Afghanistan after withdrawal


VIEW: Afghanistan after withdrawal — II —Amjad Ayub Mirza

In an Afghanistan where will there be no accountability for corruption and no election process that would give the people a chance to choose, only might will be right

A decentralised Afghanistan will be utterly ungovernable from a weak centre. Power sharing with insurgents subverts the principle on which the Afghan war was supposed to be fought. The principle was to bring a ruthless and fanatical religious sectarian terrorist organisation to a situation of total defeat. Bearing in mind that the population had been under the rule of local ‘dignitaries’ for centuries and yet had lived in poverty and were deprived of the privilege to be educated, power sharing with such monoliths, allowing them access to state revenue to draw their own local budgets does not sound a promising arrangement since there is more chance of the monies being set aside for the benefit of the local elite.

And the traditional alternatives to a centralised justice system, based on the sectarian interpretation of shariah, will mean more violence towards women in the name of religious morality and more torture inflicted upon dissidents.

Another suggestion brought forth like a genie out of the jar in the Foreign Affairs article, ‘Defining Success in Afghanistan’ is that of mixed sovereignty. It says, “Mixed sovereignty would go a step further [than decentralised democracy], granting local authorities the additional power to rule without transparency or elections if they so chose.” If a ‘transparency-free’ and ‘non-elected local governing body’ were to be the end result of the nine-year war that has claimed 350 British and over a thousand US soldiers and hundreds of thousands of Afghan and scores of Pakistani civilians in Waziristan and the tribal areas, then why on earth did we get rid of the Taliban in the first place?

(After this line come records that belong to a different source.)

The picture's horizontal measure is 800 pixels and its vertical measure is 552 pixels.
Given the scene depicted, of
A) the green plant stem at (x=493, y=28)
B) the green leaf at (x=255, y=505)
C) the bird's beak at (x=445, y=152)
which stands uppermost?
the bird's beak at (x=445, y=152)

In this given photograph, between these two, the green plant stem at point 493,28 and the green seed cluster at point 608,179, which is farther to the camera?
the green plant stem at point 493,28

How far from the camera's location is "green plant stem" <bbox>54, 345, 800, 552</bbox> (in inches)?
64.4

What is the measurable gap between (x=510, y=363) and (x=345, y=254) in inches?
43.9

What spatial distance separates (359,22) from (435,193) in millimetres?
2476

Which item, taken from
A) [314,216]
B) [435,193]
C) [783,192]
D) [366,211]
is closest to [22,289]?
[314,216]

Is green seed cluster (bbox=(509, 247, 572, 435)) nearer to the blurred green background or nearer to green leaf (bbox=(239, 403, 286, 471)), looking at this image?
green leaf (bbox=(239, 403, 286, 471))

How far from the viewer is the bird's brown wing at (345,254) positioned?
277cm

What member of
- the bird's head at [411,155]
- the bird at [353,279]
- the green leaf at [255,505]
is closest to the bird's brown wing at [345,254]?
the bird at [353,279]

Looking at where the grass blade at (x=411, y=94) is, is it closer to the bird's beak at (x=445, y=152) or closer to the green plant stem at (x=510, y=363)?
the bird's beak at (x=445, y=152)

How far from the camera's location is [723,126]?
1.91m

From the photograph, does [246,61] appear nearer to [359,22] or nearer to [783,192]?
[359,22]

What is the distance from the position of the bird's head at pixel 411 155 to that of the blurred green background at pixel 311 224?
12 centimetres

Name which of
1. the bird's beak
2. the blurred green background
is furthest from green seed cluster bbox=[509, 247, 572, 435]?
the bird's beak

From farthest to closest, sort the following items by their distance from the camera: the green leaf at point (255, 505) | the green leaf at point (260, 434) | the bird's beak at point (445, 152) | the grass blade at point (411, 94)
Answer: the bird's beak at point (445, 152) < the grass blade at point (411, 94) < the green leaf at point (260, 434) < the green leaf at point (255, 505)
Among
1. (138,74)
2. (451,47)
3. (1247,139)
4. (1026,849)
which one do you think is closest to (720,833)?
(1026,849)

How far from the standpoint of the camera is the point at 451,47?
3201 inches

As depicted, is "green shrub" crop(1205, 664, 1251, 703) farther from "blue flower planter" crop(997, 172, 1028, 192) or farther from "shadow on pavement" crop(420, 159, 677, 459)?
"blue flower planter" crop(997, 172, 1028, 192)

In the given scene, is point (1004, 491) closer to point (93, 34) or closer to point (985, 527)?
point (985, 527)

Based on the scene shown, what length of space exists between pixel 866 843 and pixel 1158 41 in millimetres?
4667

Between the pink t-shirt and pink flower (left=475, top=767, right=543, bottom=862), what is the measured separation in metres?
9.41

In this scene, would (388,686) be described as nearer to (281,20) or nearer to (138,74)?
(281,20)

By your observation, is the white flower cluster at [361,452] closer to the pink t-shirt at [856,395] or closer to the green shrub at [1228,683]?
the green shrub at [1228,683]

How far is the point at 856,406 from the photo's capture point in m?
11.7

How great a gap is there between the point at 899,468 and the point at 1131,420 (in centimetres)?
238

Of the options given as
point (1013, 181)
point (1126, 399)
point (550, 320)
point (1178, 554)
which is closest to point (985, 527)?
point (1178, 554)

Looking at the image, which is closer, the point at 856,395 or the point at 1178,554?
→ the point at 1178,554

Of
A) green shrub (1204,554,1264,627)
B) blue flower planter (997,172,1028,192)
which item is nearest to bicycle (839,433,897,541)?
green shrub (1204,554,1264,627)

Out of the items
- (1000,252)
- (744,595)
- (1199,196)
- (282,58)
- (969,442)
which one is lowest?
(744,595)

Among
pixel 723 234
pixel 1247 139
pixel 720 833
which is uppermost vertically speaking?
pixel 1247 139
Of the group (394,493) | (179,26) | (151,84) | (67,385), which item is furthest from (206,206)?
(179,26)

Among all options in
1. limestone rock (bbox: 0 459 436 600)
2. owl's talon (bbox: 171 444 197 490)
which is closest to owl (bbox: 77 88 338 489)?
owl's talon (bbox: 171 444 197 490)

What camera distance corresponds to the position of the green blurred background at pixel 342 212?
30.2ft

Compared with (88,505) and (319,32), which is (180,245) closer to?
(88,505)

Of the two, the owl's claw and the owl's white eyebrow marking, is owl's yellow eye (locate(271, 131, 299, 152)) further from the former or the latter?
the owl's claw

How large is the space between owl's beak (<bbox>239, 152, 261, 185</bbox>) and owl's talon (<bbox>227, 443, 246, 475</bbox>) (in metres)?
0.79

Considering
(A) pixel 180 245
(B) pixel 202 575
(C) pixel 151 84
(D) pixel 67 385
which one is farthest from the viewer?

In an Afghanistan where will there be no accountability for corruption and no election process that would give the people a chance to choose, only might will be right. Calling centralised democracy “a bridge too far”, the writers of this apologist essay insist that, “Kabul would retain control over foreign policy and the ability to make war and enforce narcotics, customs and mining law and limited authority over interprovincial commerce.” This is going back to the days of the French King Louis XIV and the English King Charles I, who had such arrangements with the nobility in return for their pledges to support the king in raising an army and funds to support him conquer more lands for monetary exploitation.

What about the Afghan constitution, the 60 female members of the Afghan parliament, the terrorised populace, the threat of future terrorist attacks from the new safe havens that would spring up in the autonomous territories under the ex-mujahideen and the Taliban?

Implementing a solution to the Afghan war will not be an easy task. It demands patience and much preparatory work. Not only do the Afghan government and anti-terrorist forces and voices in that country need to be strengthened, in order to create a stable regional economic and political environment, the countries bordering Afghanistan need to be assisted as well. For Pakistan, such talk by American think tanks presents a worrying picture. If the above-mentioned proposals are implemented under the auspices of the UN, Pakistan must brace itself for a huge surge in radical religious sectarian militancy in the tribal belt bordering Afghanistan as well as in Punjab.

As NATO and the US have decided to flee from the war, it will be Pakistan that will bear the brunt of the unfinished job. Hence, it might be a good idea to commence the debate regarding the nationalisation and regulation of the seminaries across the country with the provision of introducing vocational training in them.

As an uncertain time approaches fast, Mr Shah Mahmood Qureshi could extend help by offering the Afghan government facilities in Pakistan to train a new generation of able civil servants who could take up the reconstruction work in Afghanistan and represent their country as ambassadors and foreign service personnel, thus reducing the state’s reliance on the same old corrupt and impotent army of government officials.

Meanwhile, the coalition and the Karzai government should stick to its guns and the offer it has made to the insurgents: renounce violence, sever links with al Qaeda and swear allegiance to the Afghan constitution. For those who take up the offer, a normal political afterlife awaits them. The larger part of the disarmed insurgents can be held in UN-observed compounds and re-educated before they finally could be made ready to join the Afghan National Army. If this strategy worked for the Nepalese Maoist guerrillas, it could work for Taliban insurgents. A renewed Afghan National Army then would be able to protect — collectively — the trillions of dollars worth of iron and copper ores in and around the Aynak region and many other minerals that nature has gifted this unfortunate nation.